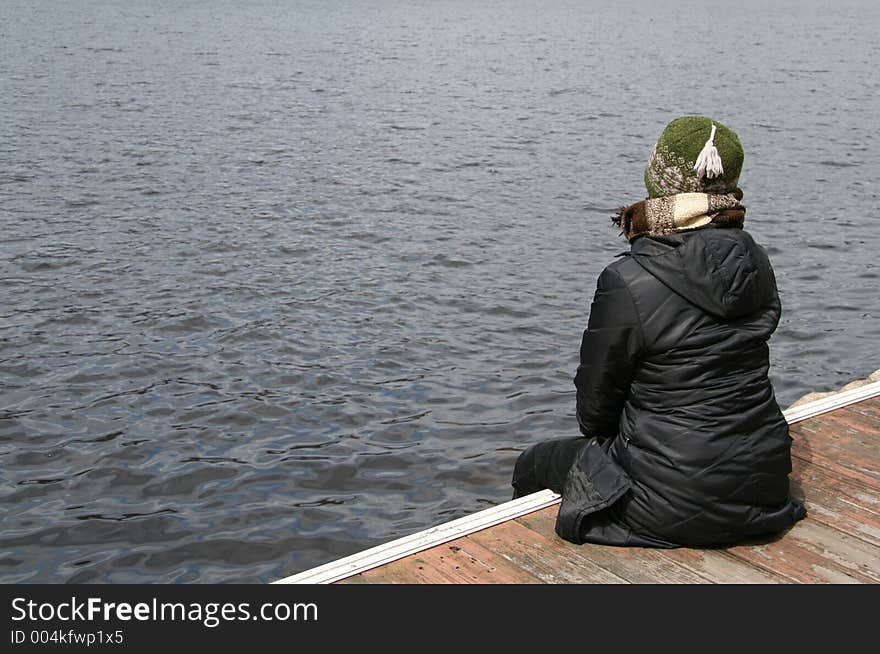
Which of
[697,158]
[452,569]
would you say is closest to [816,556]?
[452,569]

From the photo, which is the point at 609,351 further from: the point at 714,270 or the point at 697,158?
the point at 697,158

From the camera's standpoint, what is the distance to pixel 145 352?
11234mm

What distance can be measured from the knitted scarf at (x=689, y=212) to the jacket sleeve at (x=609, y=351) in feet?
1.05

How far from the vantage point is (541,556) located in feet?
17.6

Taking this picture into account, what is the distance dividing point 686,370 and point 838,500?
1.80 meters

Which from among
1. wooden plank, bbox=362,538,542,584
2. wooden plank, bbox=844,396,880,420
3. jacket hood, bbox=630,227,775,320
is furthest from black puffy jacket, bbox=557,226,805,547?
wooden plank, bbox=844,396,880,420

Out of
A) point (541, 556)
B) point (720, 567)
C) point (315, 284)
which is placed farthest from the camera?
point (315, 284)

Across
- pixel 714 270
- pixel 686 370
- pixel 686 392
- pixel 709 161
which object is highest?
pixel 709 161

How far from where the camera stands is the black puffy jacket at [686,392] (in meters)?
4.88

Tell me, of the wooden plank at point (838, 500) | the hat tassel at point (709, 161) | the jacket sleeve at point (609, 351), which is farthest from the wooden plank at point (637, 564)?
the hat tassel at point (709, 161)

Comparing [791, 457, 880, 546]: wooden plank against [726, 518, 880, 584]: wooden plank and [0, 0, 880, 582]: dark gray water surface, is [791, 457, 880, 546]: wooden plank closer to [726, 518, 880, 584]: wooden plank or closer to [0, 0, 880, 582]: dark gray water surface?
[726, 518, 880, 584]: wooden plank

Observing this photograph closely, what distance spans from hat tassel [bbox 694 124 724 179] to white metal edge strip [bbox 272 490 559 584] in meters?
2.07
##############################
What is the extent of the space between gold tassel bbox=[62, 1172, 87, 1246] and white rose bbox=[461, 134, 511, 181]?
##############################
How many lines above contain the string "tassel", matching case exactly? Give only the number.

4